Tanpa menjawab, segera kuambil kursi duduk di meja belakang, dan meletakkannya di samping kursinya.
Rian mulai mengoperasikan komputer, seraya menunjukkan berkas-berkas di mejanya.
"Ini berkas sebelum di-input, kamu ambili dulu dari beberapa gudang yang kamu pegang. Kamu bawa motor yang disediakan, jangan lupa pake helm keselamatan warna kuning yang ada di luar itu!" Ia menunjukkan sebuah helm yang seperti helm pekerja proyekan.
"Cara nginputnya gini ...." Ia lalu mulai mencontohkan cara bekerja dengan secarik kertas yang dipegangnya, dan aku tentu mengamati setiap penuturan Rian dari awal sampai akhir.
"Sudah, kamu kerjakan berkasku dulu. Kan, belum dibagi sama Pak Dika, kamu megang gudang mana saja" ucapnya lagi sembari menyodorkan setumpuk berkas setebal kira-kira seratus halaman lebih itu ke tanganku. Lalu dia beranjak dari duduknya seraya berucap, "Aku tinggal dulu."
"Lho, Mas? Ini harus selesai hari ini?"
"Nggak harus.
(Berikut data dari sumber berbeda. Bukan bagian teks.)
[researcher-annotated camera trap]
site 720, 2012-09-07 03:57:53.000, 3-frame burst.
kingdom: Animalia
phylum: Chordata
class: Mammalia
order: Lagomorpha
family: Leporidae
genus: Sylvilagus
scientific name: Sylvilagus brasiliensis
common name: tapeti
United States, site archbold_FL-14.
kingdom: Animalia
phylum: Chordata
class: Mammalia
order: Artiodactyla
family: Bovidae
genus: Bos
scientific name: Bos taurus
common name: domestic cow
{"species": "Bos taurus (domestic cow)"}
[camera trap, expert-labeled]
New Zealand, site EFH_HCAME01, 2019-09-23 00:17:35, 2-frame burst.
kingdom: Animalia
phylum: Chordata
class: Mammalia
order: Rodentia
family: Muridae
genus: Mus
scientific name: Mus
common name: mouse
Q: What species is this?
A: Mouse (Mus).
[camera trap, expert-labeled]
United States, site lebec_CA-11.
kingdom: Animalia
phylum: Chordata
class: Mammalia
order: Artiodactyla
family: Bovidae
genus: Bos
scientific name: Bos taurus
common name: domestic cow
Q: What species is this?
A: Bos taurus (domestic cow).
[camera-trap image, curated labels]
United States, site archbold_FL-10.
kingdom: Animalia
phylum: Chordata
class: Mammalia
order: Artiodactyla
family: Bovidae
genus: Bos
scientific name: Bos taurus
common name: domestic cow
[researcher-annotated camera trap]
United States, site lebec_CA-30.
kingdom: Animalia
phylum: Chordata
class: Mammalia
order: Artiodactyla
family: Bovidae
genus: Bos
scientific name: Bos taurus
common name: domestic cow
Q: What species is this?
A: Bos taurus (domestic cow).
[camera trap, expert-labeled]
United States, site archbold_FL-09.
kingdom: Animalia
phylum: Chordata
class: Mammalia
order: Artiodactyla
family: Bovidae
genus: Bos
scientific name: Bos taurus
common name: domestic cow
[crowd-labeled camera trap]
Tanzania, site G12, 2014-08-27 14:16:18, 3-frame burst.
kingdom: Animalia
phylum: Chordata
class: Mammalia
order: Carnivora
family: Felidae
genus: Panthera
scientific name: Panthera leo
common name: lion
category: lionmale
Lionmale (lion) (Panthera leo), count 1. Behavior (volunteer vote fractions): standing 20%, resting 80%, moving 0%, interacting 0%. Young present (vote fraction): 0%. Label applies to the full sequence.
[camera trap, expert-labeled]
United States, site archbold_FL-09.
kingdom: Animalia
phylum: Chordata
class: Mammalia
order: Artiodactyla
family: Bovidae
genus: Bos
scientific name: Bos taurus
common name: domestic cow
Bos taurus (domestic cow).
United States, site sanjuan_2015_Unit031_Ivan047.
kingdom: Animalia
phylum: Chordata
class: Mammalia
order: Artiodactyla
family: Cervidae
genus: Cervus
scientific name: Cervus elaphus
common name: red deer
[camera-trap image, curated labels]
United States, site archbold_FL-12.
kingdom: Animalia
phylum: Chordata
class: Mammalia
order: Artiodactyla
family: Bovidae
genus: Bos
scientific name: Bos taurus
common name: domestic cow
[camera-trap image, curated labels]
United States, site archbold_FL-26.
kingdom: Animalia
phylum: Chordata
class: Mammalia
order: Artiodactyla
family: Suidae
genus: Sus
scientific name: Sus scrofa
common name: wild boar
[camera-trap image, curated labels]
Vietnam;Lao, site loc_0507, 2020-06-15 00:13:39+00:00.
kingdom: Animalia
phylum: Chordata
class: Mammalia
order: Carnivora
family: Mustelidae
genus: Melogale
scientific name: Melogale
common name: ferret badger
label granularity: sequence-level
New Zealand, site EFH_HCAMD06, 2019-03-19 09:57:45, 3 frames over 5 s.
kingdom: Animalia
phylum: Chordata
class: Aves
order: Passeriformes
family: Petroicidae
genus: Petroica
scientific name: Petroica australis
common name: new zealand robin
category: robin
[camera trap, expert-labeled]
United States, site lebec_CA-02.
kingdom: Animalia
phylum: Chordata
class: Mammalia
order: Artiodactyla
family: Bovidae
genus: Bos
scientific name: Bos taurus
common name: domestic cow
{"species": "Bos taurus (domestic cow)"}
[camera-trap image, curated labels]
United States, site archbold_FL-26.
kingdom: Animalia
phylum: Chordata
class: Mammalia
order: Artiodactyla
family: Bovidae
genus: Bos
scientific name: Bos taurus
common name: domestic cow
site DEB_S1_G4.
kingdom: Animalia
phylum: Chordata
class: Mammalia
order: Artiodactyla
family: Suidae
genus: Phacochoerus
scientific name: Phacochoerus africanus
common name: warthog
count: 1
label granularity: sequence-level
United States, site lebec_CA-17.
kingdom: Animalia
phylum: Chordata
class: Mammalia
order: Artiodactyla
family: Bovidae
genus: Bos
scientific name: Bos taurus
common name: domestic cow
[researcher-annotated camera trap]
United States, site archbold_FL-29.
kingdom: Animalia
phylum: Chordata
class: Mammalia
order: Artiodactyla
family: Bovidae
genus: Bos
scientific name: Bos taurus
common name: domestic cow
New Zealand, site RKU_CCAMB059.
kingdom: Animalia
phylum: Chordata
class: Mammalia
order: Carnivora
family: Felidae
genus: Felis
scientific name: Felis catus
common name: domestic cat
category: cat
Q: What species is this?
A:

Kalau kamu sanggup ya lebih bagus, sih."
Seusai berkata begitu, Rian pergi berlalu dari ruangan.
Kupandang tumpukan berkas di tanganku kali ini. Sebanyak ini mana mungkin selesai dalam satu hari? Namun, kuoptimiskan diriku sendiri bahwa 'AKU BISA!' Akhirnya kupungut secarik kertas hadapan, dan mulai mengerjakan tugas.
-----
Jam istirahat ....
"Siang, Mas!"
Suara seorang lelaki tua paruh baya menegurku dari belakang. Ia mengambil duduk di sebelahku sambil meletakkan bekal makannya yang terbungkus kertas minyak itu.
"Podo mbontote, Mas. Enak masakane bojo (sama bawa bekalnya, Mas. Enak masakan istri)," Lelaki itu terkekeh padaku seraya membuka bekal yang dibawanya.
"Ya, Pak. Lebih hemat juga," balasku.
"Ngomong-ngomong, sampean anak Pak Wo, ya?"
"Pak Sujiwo."
"Lah, nggih.... Itu maksud saya. Orang di gudang semua manggilnya pak Wo,Mas. Eh, tapi wajahnya kok beda, ya?"
Aku tertawa lucu mendengar ucapan bapak itu. Memang, wajahku tirus,sama seperti ibu. Hidungku juga mancung. Kalau ayah berhidung pesek, wajahnya persegi, menurun ke kakak perempuanku.
Lelaki paruh baya itu lalu menceritakan tentang sosok ayah yang disegani para anak buahnya. Caranya bekerja, yang tak disukainya apa, dan banyak lagi yang lainnya. Sepertinya peran ayahku penting bagi yang lain, sehingga mereka semua merasa kaget dan sangat kehilangan saat mendengar ayah meninggal.
Tiba-tiba, bapak paruh baya ini menghentikan ceritanya saat seorang lelaki kebetulan melintas di depan kami.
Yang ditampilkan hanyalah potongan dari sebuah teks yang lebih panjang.